Une vision productiviste à contre-sens de la sécurité alimentaire mondiale

En tant que président du Conseil de l’Union européenne, Emmanuel Macron a récemment annoncé la mise en place d’un plan d’urgence pour la sécurité alimentaire : FARM (Food and Agriculture Resilience Mission). S’il faut saluer le fait que la France prenne la mesure de la crise alimentaire qui se profile, FARM semble faire fi des connaissances et analyses sur les causes structurelles de la faim dans le monde, et se concentre sur de simples enjeux de production et gestion des marchés.

“Produire plus” pour répondre à un manque de disponibilité n’est pas la solution : nous produisons suffisamment de nourriture pour nourrir l’ensemble de l’humanité. Certes, il y a un risque de pénurie alimentaire à moyen terme (12 à 18 mois), mais il est possible d’y répondre en produisant autrement, en utilisant une partie des sols actuellement destinés à l’alimentation animale et aux cultures énergétiques pour la production d’alimentation humaine et en renforçant les capacités productives des pays en développement pour assurer leur souveraineté alimentaire.

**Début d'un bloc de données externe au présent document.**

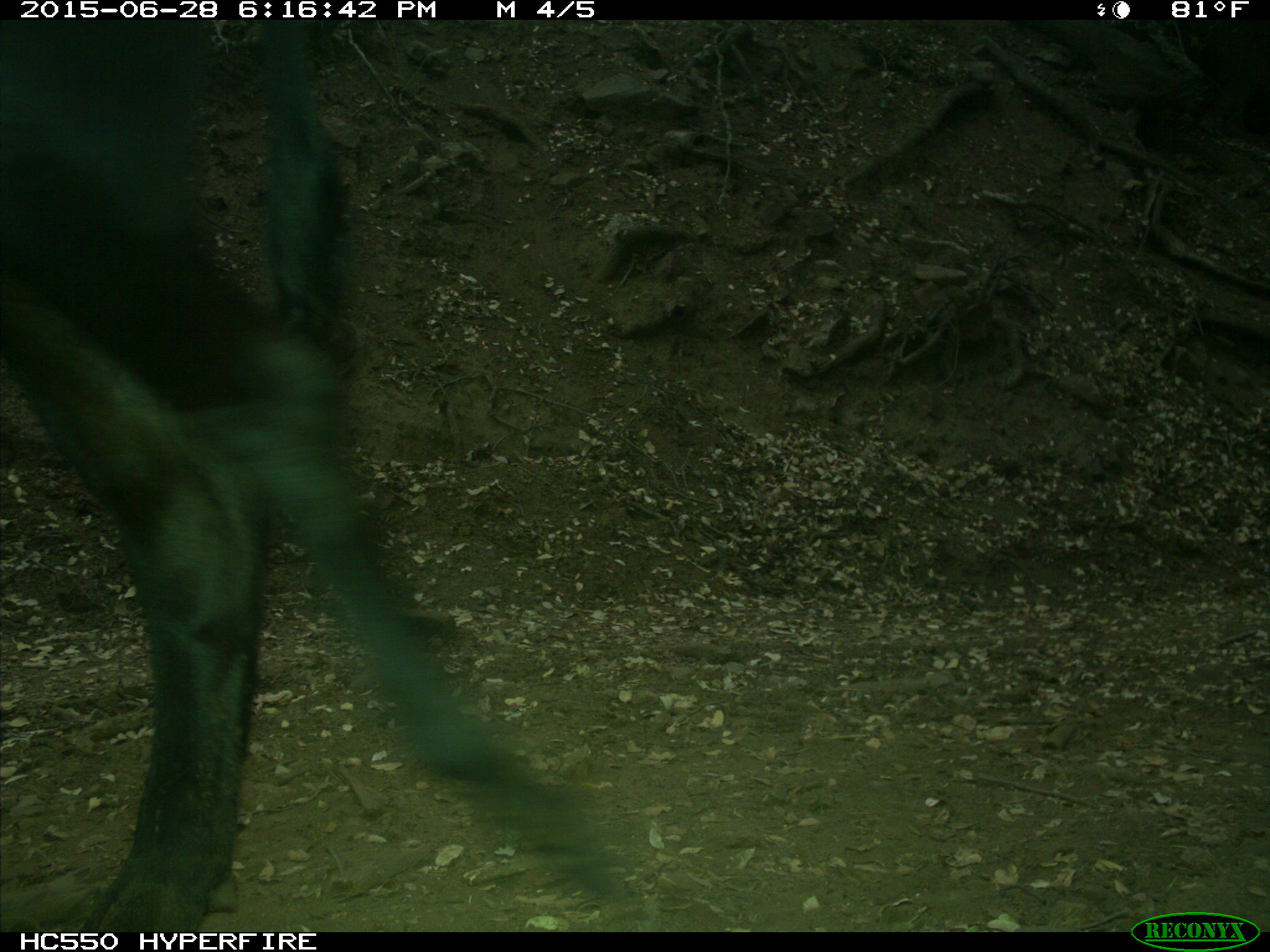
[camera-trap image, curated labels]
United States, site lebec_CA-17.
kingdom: Animalia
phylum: Chordata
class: Mammalia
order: Artiodactyla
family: Bovidae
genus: Bos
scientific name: Bos taurus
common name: domestic cow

Les organisations de la société civile appellent les candidat·es à se saisir des enjeux agricoles et alimentaires et à faire les bons choix

Alors que le modèle agricole prôné par la FNSEA depuis 60 ans a aggravé la dépendance de notre système aux énergies fossiles et à un marché très mondialisé et volatile, il est temps de s’attaquer aux causes structurelles de cette situation qui nous conduit droit dans le mur. Cette guerre doit être l’occasion de faire le choix de la durabilité et de la transition, et les candidats et candidates à l’élection présidentielle doivent proposer des mesures concrètes pour aller en ce sens. La France doit notamment demander une session extraordinaire du Comité sur la Sécurité Alimentaire Mondiale pour coordonner une réponse à la crise à la hauteur des enjeux et de la future souveraineté alimentaire mondiale.

Pour sortir de nos dépendances, assurer la souveraineté alimentaire des peuples et garantir le droit à une alimentation saine et de qualité, tout en préservant la santé de notre planète, il est urgent de soutenir le monde agricole et d’engager la transition des modèles actuels de consommation et de production alimentaires vers des systèmes réellement agroécologiques et relocalisés à forte résilience. Nos organisations proposent au gouvernement et aux candidat·es à l’élection présidentielle des mesures concrètes à mettre en œuvre à court et moyen termes, et ce aux niveaux national, européen et international.